* **ACTION ITEM**
All lines from the one containing "[camera trap, expert-labeled]" through the end of the data below must be reproduced exactly, and no others.

################

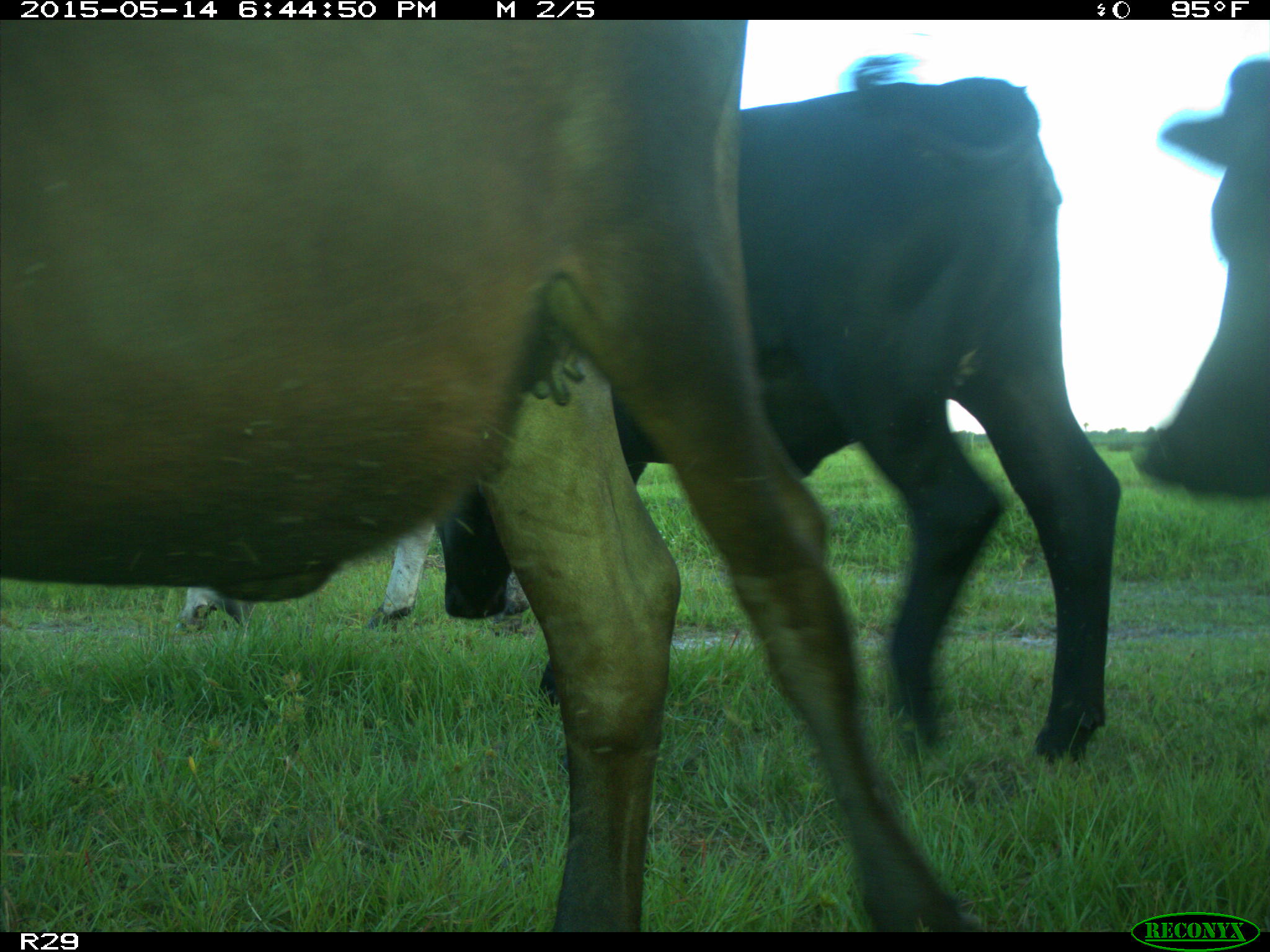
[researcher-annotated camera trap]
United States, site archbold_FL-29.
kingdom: Animalia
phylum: Chordata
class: Mammalia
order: Artiodactyla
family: Bovidae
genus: Bos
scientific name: Bos taurus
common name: domestic cow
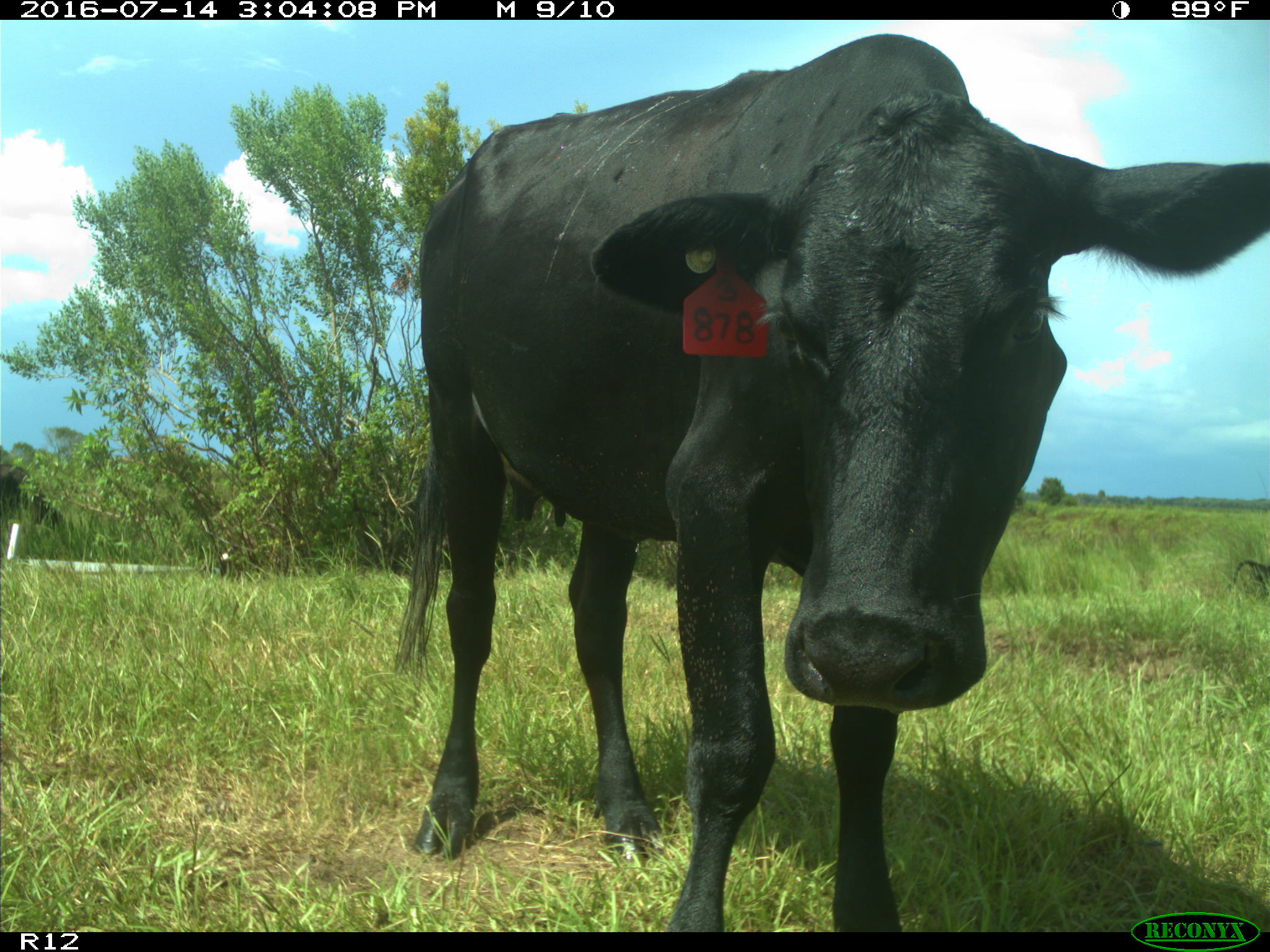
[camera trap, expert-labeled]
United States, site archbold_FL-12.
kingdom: Animalia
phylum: Chordata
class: Mammalia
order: Artiodactyla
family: Bovidae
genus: Bos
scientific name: Bos taurus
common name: domestic cow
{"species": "Bos taurus (domestic cow)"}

################

* **OUTPUT BELOW**
[camera trap, expert-labeled]
United States, site archbold_FL-12.
kingdom: Animalia
phylum: Chordata
class: Mammalia
order: Artiodactyla
family: Bovidae
genus: Bos
scientific name: Bos taurus
common name: domestic cow
{"species": "Bos taurus (domestic cow)"}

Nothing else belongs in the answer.